Joyce is watching us now with wide eyes and a grimace. “I think that Robin could help out with the holiday shoppers—”
“Here’s the thing,” I say to Mr. Melvald. “I agree with you.”
They both turn to me, mystified.
Mr. Melvald is clearly waiting for me to expand. “I don’t particularly like or trust the people I go to school with. But you know who they don’t trust? Adults. And not everybody in this town with general needs is over the age of forty. If you had a teenager working here, it could be good for business.”
I’m just using a logic-based approach, but Mr. Melvald stares at me like I’ve spat on his tie. “Did you just try to strong-arm me into hiring a young hooligan so I can attract other young hooligans into my store where they can no doubt steal things, loiter, and make a general nuisance of themselves?”
“I…”
“Out,” Mr. Melvald says, pointing toward the door.
As I leave in utter defeat, Mrs. Byers runs out after me, making the bells do their nervous little jig.
“Robin! Why don’t you try the Radio Shack?” she a
sks. “I hear they’re hiring.”
Radio Shack is right next door, and I could go there now, but I really have to go home and make dinner and glare at the huge backlog of homework I’ve been ignoring. At least I have a lead for tomorrow, though. I feel my hopes perk up significantly.
“You’re the best, Joyce.”
Her eyebrows fly straight up.
Exclamation point.
NOVEMBER 23, 1983
Tomorrow is Thanksgiving. Everything will be closed. Friday is the last big game of the season, and I’ll be marching, marching, marching (and trying to avoid any real interaction with the three people in my squad). After that comes a big shopping weekend. Most stores will be too flooded with customers to focus on hiring. If I want to find a job before the holiday rush, it needs to happen now. And if I miss this window, there’s no way I’ll save up enough money for Operation Croissant by next summer. I’ve done the math ten different ways and it just doesn’t add up.
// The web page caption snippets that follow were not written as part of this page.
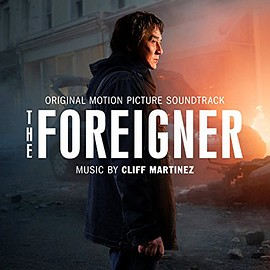 Cliff Martinez - The Foreigner: Original Motion Picture Soundtrack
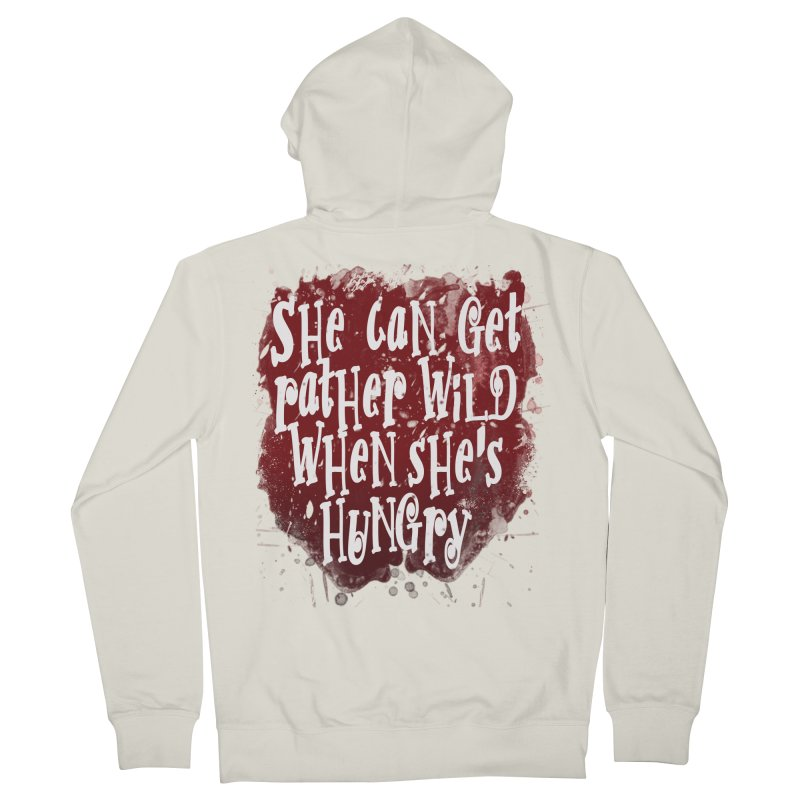 She can get rather wild when she's hungry Men's French Terry Zip-Up Hoody by Unhuman Design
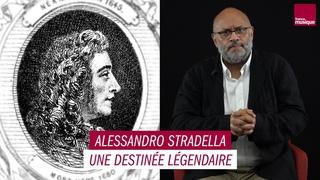 Alessandro Stradella, une destinée légendaire - Les Grands Macabres, par Bertrand Dicale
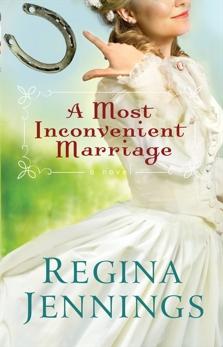 A Most Inconvenient Marriage (Ozark Mountain Romance Book #1), Jennings, Regina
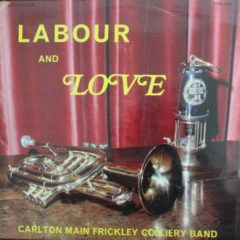 Carlton Main Frickley Colliery Band ‎– Labour And Love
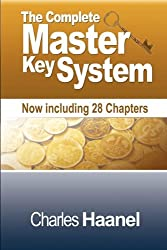 The Complete Master Key System (Now Including 28 Chapters) by Charles F. Haanel (2010-01-26)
I take a deep breath and walk into Radio Shack.
And I almost walk right back out.
It’s a strange place, filled with pasty-faced men perusing electronics. Their hands caress packages like they might hold some kind of secret life-giving property. The air holds a strong whiff of metal and plastic. It’s very eau de robot. Is this what the future smells like? I’m not sure I’m on board.
The person at the counter is wearing a gray T-shirt adorned with a maroon nametag. Is this what my future looks like? Color-coordinated shirts and nametags? They don’t have things like this in Italy and France. Customer service isn’t even a concept there. I’m looking forward to being snubbed by shop workers up and down the continent.
I squint to read his nametag.
Bob Newby.
“Hello, Bob,” I say, cutting straight to the part where I use his first name like another grown-up would. Maybe that will help me get the job. Maybe, considering how tall and uncomfortably hair-styled I am, he won’t even notice I’m a teenager at all.